== Provided information

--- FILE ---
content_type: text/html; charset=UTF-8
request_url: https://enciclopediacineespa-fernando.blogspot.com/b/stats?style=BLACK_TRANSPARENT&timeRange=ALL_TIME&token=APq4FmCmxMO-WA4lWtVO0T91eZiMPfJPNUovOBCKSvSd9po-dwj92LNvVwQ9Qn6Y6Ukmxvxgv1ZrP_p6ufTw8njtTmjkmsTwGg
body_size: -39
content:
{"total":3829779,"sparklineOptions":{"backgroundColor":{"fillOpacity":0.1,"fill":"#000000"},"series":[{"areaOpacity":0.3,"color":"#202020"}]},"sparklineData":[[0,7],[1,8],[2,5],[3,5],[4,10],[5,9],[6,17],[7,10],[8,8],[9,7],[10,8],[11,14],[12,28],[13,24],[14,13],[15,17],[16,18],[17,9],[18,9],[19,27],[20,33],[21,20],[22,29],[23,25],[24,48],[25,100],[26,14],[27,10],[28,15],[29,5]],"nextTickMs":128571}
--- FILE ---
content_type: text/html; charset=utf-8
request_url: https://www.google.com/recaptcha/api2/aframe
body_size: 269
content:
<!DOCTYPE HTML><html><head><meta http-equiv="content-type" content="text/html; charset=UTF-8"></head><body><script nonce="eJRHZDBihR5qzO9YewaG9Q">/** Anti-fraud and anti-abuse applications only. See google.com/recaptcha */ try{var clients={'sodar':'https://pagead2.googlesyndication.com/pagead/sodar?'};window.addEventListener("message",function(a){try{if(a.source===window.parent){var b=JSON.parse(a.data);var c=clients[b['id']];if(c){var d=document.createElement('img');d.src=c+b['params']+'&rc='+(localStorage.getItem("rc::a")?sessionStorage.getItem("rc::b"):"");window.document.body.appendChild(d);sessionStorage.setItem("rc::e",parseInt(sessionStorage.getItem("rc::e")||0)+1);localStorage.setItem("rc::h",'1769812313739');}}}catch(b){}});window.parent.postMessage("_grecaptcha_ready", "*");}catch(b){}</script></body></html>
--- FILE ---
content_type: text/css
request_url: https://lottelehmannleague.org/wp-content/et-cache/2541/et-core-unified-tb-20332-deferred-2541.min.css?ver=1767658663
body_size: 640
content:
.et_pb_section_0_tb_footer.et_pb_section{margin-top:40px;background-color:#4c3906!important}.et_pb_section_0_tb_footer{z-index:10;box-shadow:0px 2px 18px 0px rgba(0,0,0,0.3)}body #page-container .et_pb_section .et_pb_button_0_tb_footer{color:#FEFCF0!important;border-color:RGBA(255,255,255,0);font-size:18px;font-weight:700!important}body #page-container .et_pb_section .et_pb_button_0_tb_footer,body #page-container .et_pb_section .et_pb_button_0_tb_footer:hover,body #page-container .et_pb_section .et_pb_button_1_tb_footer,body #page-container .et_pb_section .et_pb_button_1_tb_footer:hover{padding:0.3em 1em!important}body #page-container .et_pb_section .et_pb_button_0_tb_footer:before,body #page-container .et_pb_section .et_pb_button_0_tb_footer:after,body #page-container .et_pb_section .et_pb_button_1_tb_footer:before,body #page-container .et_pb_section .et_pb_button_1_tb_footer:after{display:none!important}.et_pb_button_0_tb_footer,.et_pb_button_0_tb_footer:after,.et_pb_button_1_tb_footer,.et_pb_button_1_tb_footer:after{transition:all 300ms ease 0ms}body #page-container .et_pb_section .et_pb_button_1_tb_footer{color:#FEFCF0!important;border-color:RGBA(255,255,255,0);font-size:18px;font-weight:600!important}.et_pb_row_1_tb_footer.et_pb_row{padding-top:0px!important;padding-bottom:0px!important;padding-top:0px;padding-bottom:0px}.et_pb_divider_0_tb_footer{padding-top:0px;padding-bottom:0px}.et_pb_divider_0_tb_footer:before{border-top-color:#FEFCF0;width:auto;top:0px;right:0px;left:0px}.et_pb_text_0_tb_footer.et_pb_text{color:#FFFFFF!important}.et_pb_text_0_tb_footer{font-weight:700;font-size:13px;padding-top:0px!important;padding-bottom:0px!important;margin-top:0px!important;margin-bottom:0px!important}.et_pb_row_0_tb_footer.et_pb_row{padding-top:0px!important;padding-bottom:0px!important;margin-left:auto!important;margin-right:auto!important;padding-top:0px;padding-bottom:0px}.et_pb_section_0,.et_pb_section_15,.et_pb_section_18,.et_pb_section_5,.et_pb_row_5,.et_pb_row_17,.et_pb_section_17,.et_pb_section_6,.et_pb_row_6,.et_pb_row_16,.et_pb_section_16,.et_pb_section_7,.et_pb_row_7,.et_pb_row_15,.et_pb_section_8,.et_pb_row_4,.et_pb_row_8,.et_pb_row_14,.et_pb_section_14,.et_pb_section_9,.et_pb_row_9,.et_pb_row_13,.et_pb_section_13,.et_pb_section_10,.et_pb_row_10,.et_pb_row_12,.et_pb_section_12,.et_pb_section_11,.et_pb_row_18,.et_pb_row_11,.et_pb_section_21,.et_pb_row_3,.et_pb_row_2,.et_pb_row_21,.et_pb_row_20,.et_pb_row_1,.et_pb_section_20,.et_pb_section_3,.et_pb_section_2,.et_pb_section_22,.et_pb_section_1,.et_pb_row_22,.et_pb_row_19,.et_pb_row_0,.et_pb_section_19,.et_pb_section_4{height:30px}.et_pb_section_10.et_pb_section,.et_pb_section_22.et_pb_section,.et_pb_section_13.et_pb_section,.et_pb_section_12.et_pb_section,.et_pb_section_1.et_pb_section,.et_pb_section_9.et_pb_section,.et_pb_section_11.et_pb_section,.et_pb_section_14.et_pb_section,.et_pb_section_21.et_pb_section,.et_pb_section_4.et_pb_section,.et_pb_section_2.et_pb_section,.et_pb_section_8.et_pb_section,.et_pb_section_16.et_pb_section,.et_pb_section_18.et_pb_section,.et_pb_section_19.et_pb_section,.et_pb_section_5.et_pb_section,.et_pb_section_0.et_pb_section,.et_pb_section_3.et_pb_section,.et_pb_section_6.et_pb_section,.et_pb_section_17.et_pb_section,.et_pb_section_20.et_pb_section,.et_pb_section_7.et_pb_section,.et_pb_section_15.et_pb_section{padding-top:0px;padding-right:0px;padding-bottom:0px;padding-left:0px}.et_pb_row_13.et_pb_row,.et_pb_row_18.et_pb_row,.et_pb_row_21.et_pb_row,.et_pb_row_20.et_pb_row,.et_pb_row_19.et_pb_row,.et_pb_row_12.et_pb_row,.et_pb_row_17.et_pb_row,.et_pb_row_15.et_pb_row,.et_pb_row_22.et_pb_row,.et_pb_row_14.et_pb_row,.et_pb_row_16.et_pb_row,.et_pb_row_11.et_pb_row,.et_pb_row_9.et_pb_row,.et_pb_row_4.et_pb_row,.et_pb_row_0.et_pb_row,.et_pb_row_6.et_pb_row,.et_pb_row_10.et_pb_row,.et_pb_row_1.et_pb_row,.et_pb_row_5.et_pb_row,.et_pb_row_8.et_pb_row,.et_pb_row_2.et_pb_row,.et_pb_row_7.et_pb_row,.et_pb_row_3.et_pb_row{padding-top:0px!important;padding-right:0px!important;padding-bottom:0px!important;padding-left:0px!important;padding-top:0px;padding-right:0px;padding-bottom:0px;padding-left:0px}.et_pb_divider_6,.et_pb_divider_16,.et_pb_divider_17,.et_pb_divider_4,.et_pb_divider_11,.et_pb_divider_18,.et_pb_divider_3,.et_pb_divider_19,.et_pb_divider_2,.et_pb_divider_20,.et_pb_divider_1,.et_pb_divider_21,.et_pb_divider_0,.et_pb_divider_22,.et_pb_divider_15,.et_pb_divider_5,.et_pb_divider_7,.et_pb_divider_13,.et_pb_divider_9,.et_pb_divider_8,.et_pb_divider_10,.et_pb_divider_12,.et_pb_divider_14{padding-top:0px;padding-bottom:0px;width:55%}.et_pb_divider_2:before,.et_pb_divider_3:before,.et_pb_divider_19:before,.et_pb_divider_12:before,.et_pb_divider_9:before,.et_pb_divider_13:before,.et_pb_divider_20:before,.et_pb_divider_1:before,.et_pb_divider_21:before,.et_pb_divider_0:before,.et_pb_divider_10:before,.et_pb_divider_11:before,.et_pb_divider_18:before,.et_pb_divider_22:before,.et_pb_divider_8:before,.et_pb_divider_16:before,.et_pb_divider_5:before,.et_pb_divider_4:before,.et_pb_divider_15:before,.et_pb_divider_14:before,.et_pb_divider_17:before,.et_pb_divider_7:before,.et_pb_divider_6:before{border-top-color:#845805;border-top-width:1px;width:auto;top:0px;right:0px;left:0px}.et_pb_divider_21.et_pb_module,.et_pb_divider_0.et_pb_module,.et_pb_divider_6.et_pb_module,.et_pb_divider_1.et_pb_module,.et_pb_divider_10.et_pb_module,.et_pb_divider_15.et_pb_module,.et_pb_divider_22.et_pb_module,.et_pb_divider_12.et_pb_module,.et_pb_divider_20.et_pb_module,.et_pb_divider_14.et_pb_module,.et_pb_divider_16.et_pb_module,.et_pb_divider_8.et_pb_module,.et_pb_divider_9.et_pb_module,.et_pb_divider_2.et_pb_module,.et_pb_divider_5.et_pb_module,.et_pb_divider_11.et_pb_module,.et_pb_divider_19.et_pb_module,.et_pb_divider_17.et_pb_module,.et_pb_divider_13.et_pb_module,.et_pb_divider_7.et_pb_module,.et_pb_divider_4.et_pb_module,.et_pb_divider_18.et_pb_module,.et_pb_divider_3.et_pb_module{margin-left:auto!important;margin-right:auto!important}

====

> **Exercise goal**
Wherever the word "html" appears in the listing, copy the line that holds it.

> **Answer area**
content_type: text/html; charset=UTF-8
content_type: text/html; charset=utf-8
<!DOCTYPE HTML><html><head><meta http-equiv="content-type" content="text/html; charset=UTF-8"></head><body><script nonce="eJRHZDBihR5qzO9YewaG9Q">/** Anti-fraud and anti-abuse applications only. See google.com/recaptcha */ try{var clients={'sodar':'https://pagead2.googlesyndication.com/pagead/sodar?'};window.addEventListener("message",function(a){try{if(a.source===window.parent){var b=JSON.parse(a.data);var c=clients[b['id']];if(c){var d=document.createElement('img');d.src=c+b['params']+'&rc='+(localStorage.getItem("rc::a")?sessionStorage.getItem("rc::b"):"");window.document.body.appendChild(d);sessionStorage.setItem("rc::e",parseInt(sessionStorage.getItem("rc::e")||0)+1);localStorage.setItem("rc::h",'1769812313739');}}}catch(b){}});window.parent.postMessage("_grecaptcha_ready", "*");}catch(b){}</script></body></html>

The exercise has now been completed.